A multi-instrumentalist (violin, guitar, mandolin) and accomplished singer-songwriter, Warren is described in the press a lot of different ways: “virtuoso” ”seven time Austin Music Award winner – BestStrings” ”Texas fiddler” ”Chet Baker crooner” “bluegrass picker” – but for him it all kind of blends together into everything he does (and what he does doesn’t always have fiddle). Warren says slyly that“playing different styles of music is like speaking different languages – the difference between violin and fiddle is how you roll your Rs. The more languages you speak the more people you can talk to.”

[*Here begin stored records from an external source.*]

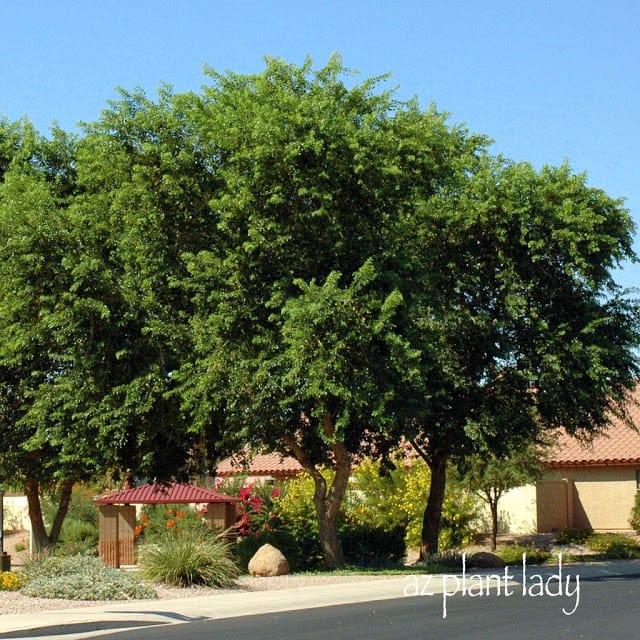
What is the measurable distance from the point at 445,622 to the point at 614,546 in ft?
65.2

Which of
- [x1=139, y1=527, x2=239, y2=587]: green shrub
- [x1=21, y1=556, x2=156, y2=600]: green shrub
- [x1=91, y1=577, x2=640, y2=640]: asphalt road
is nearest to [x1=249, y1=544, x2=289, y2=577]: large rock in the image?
[x1=139, y1=527, x2=239, y2=587]: green shrub

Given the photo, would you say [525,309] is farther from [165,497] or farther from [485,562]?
[165,497]

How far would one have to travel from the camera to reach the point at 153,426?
26.1 meters

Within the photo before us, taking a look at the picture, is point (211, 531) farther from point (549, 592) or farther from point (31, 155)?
point (31, 155)

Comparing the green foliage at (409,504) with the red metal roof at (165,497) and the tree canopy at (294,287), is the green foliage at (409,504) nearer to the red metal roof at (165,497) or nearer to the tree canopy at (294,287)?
the red metal roof at (165,497)

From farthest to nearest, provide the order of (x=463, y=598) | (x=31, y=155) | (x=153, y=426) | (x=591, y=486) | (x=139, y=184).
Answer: (x=591, y=486), (x=31, y=155), (x=153, y=426), (x=139, y=184), (x=463, y=598)

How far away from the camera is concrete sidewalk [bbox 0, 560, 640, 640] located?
49.0 ft

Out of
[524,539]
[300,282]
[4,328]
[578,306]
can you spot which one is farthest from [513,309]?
[524,539]

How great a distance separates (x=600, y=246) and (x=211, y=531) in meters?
12.3

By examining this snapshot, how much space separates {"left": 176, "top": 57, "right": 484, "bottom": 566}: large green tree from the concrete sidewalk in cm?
361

Warren spends as much time with his band as he does playing and recording alongside other artists: David Ball, The Bodeans, Hayes Carll, Joe Ely, Alejandro Escovedo, Robert Earl Keen, Ben Kweller, Little Feat, Lyle Lovett, Joan Osborne, Toni Price, Bob Schneider, South Austin Jug Band, Redd Volkaert, Jerry Jeff Walker The Waybacks, Bob Weir, Bruce Robison and Kelly Willis and more.

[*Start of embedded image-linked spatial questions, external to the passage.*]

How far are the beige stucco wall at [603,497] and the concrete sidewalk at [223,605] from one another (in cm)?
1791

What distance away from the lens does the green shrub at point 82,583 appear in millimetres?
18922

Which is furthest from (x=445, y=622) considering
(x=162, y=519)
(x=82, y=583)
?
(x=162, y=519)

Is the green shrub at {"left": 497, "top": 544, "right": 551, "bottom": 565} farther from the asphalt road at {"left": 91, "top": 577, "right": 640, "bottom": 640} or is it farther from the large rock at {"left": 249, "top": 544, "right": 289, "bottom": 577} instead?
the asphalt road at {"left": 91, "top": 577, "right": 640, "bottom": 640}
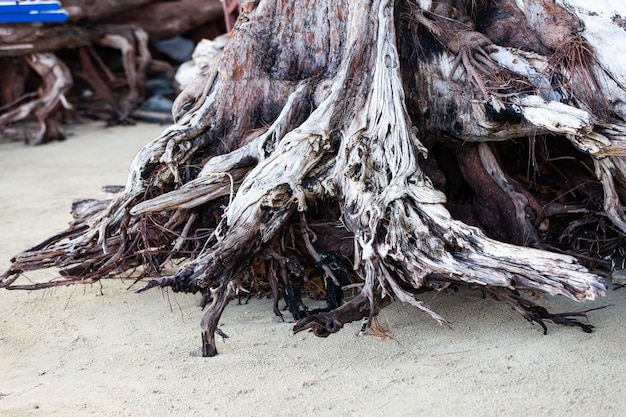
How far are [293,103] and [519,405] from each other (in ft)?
5.28

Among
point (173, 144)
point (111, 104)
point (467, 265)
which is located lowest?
point (111, 104)

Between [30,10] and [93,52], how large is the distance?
388cm

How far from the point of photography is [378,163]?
3.21 m

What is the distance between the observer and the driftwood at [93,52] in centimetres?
793

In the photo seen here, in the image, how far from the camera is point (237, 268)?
3.14m

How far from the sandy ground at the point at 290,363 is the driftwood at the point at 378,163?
113 millimetres

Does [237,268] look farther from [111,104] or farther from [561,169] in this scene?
[111,104]

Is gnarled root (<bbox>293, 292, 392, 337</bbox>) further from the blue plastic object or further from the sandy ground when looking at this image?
the blue plastic object

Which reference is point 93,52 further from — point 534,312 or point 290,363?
point 534,312

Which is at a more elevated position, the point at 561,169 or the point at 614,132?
the point at 614,132

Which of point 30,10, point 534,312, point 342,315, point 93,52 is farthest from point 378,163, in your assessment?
point 93,52

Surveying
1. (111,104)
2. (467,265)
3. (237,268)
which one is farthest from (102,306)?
(111,104)

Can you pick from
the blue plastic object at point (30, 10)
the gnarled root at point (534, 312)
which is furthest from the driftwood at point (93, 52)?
the gnarled root at point (534, 312)

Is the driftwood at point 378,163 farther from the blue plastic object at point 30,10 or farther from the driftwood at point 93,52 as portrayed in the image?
the driftwood at point 93,52
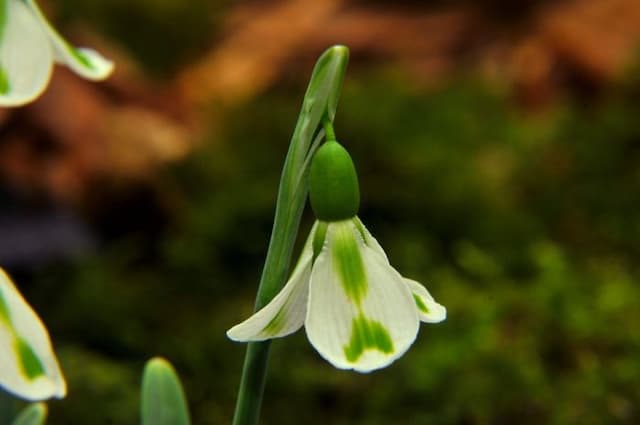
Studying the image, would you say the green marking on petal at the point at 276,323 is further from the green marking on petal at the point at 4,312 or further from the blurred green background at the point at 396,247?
the blurred green background at the point at 396,247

Hailing from Spartanburg, SC, Marshall Hood is Champ Hood’s nephew, currently residing in Austin, TX.  Like all of the Hoods, Marshall rounds out a family of wildly talented musicians with effortless guitar work and a knack for crafting the most charming of songs – so reminiscent of his Uncle Champ it’s sometimes hard to tell the difference. After a successful run in high school with The DesChamps Band, a band he founded to honor Champ after his passing in 2001, Marshall made the pilgrimage to Austin, TX and began accompanying famed Austin singer, Toni Price, on her long-running residency at the renowned Continental Club. It would be here, of course, where Marshall firmly planted his roots and became a fixture in the eclectic Austin music scene. Marshall took a brief hiatus from Toni Price’s band from 2007-2011, though, touring the country with the young Americana group, The Belleville Outfit – making stops along the way at major festivals like Austin City Limits, Bonnaroo, and Merlefest. As an original member of The Belleville Outfit, Marshall recorded and released two critically acclaimed, independent albums, and picked up a nomination from the Americana Music Association for Best New/Emerging Artist.After The Belleville Outfit disbanded in 2011, Marshall turned his focus to his solo work, thus far releasing an self-titled EP, and forming Marshall Hood and the Bads – a clever turn on his cousin’s band, Warren Hood and the Goods. Much like Uncle Walt’s Band, Marshall’s songs can’t be pigeonholed into any one category – they transcend any one genre. He’s the consummate musician. He plays for hours and hours a day, playing as a member of The Warren Hood Band, Tuesday nights with Toni Price, and a regular at house concerts and a project called Sessions on Mary, a private house concert that is streamed live to viewers around the world.